**To be done**. Please copy the rows from the line with "Do you observe" through the end of the rows, both ends included, leaving the requests unchanged but rescaling every coordinate in the answers by 0.3 and rounding to whole numbers, halves up. Leave the pictures out of your answer.

** Start Extracted records **

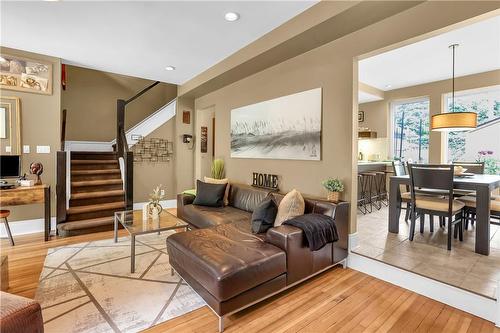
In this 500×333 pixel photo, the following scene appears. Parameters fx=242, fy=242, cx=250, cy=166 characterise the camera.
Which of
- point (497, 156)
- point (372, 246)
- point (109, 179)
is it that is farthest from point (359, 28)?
point (109, 179)


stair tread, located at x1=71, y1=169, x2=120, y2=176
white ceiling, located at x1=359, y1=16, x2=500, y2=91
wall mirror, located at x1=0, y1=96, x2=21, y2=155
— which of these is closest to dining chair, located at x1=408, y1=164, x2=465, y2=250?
white ceiling, located at x1=359, y1=16, x2=500, y2=91

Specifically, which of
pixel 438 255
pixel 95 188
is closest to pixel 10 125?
pixel 95 188

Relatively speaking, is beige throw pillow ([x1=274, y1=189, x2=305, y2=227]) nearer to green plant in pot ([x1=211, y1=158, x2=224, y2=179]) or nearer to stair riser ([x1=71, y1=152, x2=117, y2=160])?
green plant in pot ([x1=211, y1=158, x2=224, y2=179])

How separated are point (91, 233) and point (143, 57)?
10.2 ft

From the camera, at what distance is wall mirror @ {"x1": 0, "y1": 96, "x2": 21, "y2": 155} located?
3762mm

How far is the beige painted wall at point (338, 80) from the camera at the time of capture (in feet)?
7.36

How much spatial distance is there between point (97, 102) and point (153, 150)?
2125 millimetres

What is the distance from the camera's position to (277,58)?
11.7 feet

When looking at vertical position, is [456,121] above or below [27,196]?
above

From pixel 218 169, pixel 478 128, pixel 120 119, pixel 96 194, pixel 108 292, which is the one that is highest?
pixel 120 119

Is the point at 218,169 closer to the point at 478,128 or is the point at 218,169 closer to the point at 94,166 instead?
the point at 94,166

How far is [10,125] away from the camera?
381cm

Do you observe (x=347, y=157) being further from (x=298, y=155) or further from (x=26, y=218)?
(x=26, y=218)

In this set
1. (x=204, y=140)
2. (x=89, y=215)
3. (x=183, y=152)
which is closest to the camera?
(x=89, y=215)
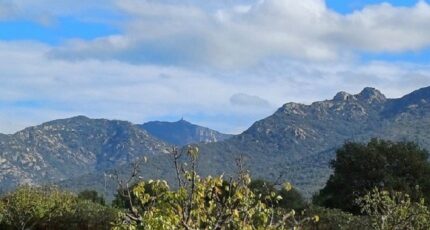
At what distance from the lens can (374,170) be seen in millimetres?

** End Extracted records **

**Full solution**.
Do you observe (x=347, y=157) being further from (x=298, y=155) or further from (x=26, y=218)?
(x=8, y=65)

In this set
1. (x=204, y=140)
2. (x=89, y=215)
3. (x=183, y=152)
which is closest to the camera?
(x=27, y=65)
At what distance from the lens can (374,170) be seen in millimetres?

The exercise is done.